Work order :: For the entries below, copy exactly the line that contains "Kartuša Epson T0793 (škrlatna), original" through the line that contains "Michael Bolton - (Sittin'", both ends included, and exclude all pictures.

(Short descriptive text snippets)
══════

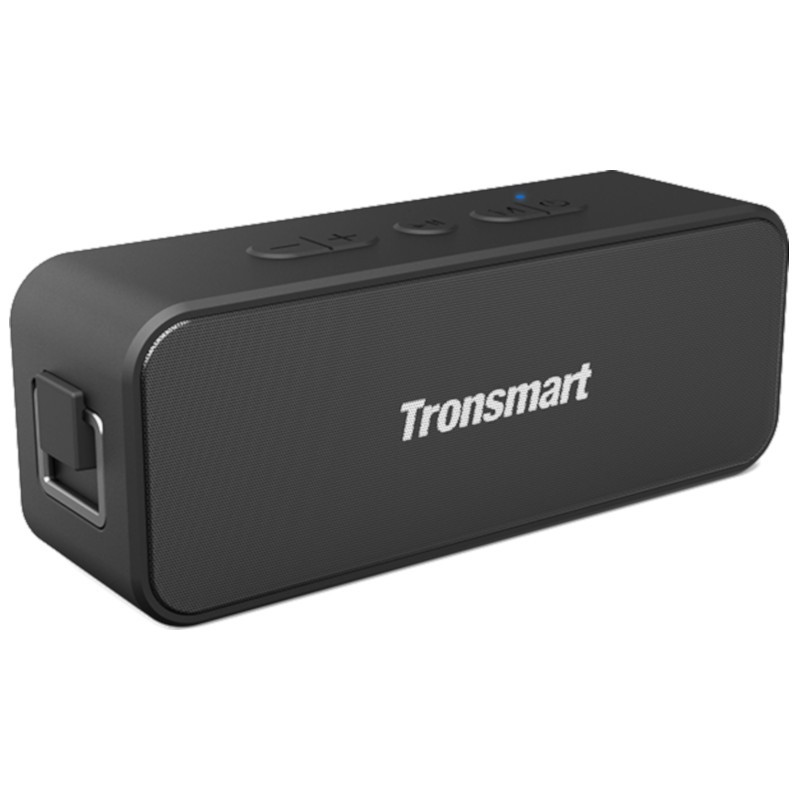 Tronsmart Element T2 Plus 20W Bluetooth 5.0 - Coluna Bluetooth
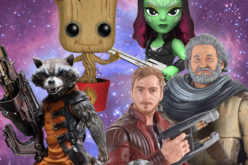 Entertainment Earth: Star Wars, Walking Dead, Guardians Of The Galaxy, Aliens & More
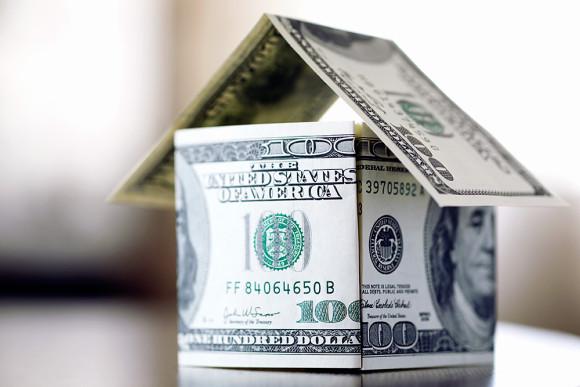 валютная ипотека в Москве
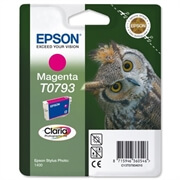 Kartuša Epson T0793 (škrlatna), original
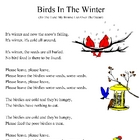 Birds in the Winter: Song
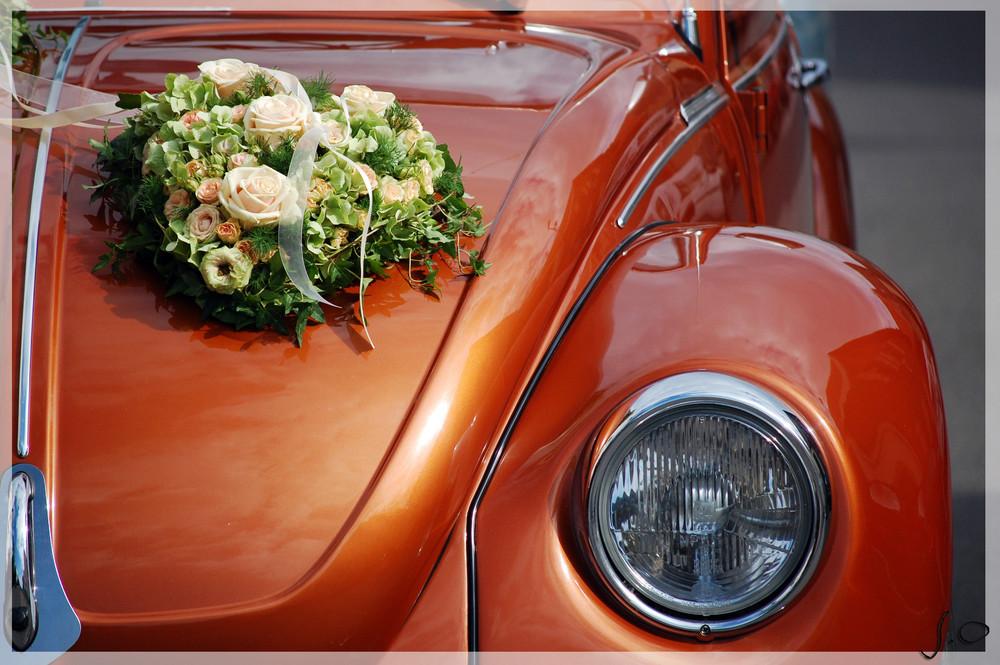 Hochzeits VW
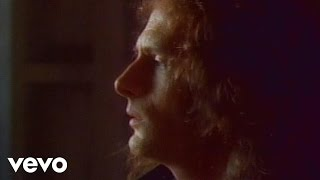 Michael Bolton - (Sittin' On) The Dock of the Bay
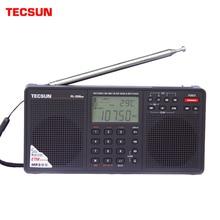 Tecsun PL 398MP rádio portátil 2.2 band band banda completa sintonização digital estéreo fm/am/sw rádio receptor mp3 player internet fm rádio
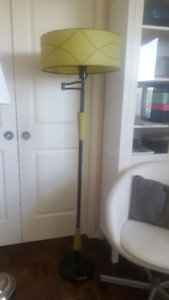 MId Century Floor Lamp chartreuse  green fibreglass shade
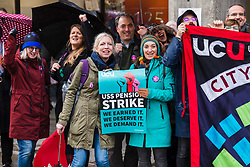 © Licensed to London News Pictures. 27/11/2019. London, UK. Members of the University and Colleges Union (UCU) take part in a protest and strike action outside City, University of London today. Lecturers and support staff across 60 universities in the UK are currently on an eight day strike, taking action in two disputes, one on pensions and one on pay and conditions. Photo credit: Vickie Flores/LNP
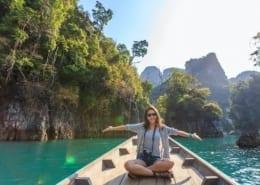 Study our eco-tourism course
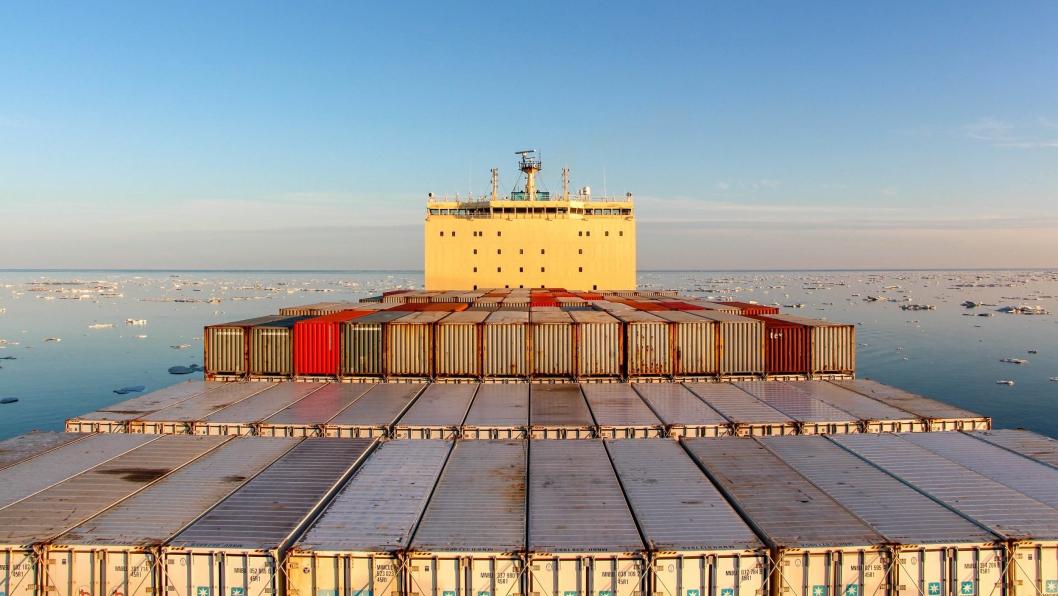 Venta Maersks ferd gjennom Nordøstpassasjen foregikk uten problemer, men man var avhengig av hjelp fra isbryter underveis.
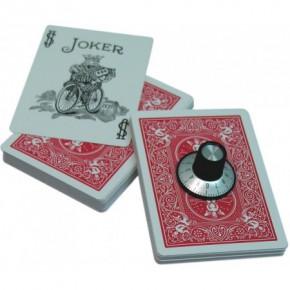 Tresorknacker Karten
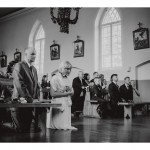 Vestuviu-fotografijos-93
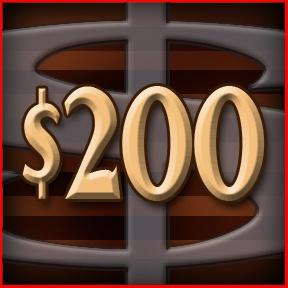 $200 Deposit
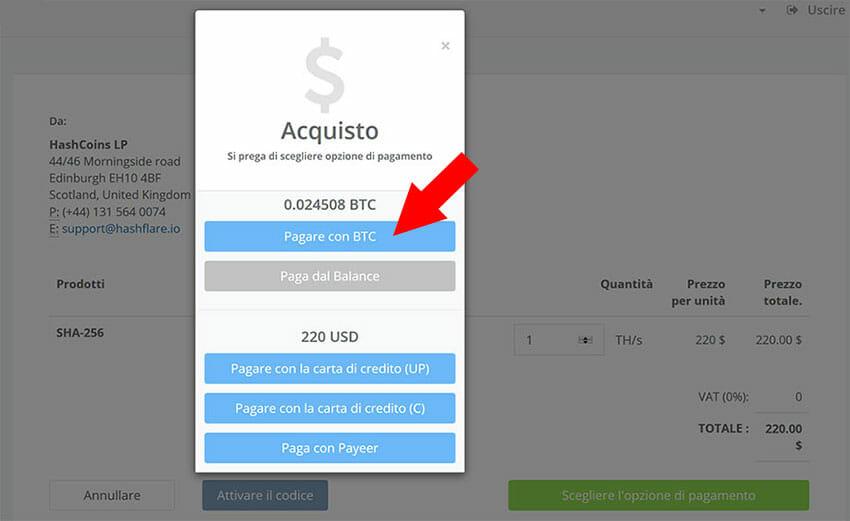 comprare bitcoin hashflare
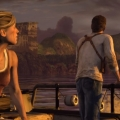 Uncharted™: The Nathan Drake Collection_20151005004742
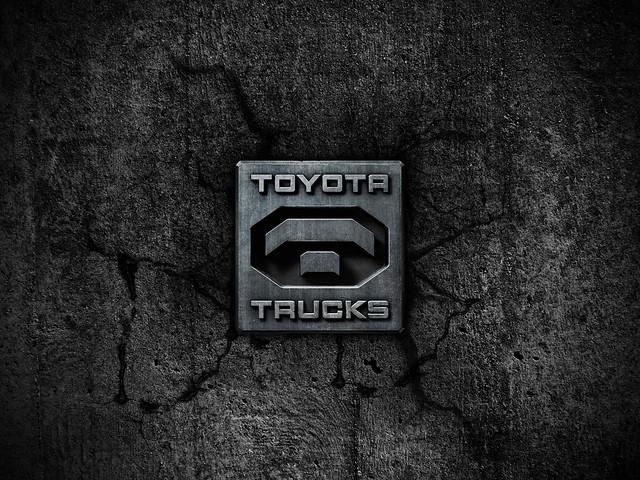 toyota trucks logo flickr photo sharing
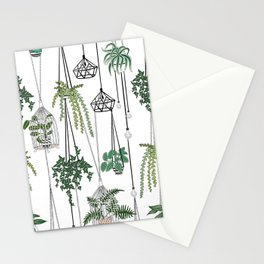 hanging pots pattern Stationery Cards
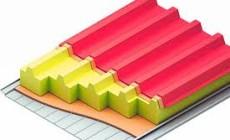О преимуществах сэндвич панелей перед другими строительными материалами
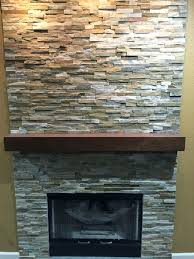 custom made walnut modern fireplace mantel mantle height standard decor ideas with tv surround for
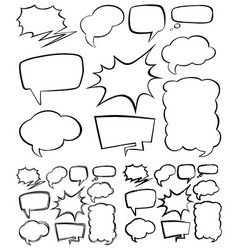 different shape of speech bubbles vector image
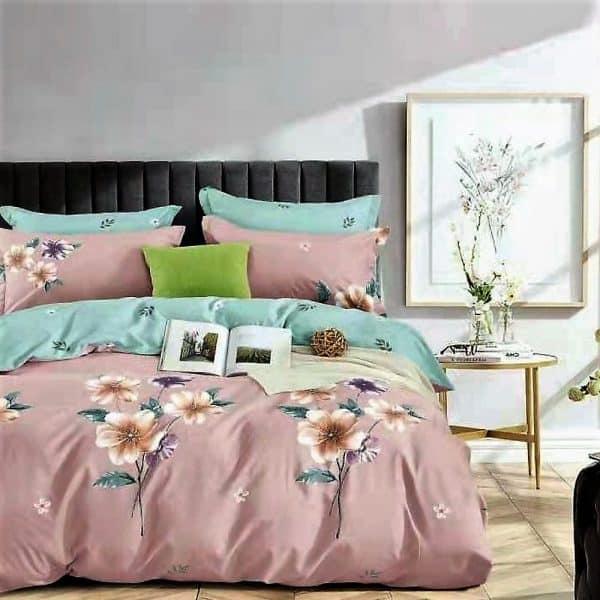 Rózsaszín zöld virág mintás pamut ágynemű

══════

Task result ::
 Kartuša Epson T0793 (škrlatna), original
 Birds in the Winter: Song
 Hochzeits VW
 Michael Bolton - (Sittin' On) The Dock of the Bay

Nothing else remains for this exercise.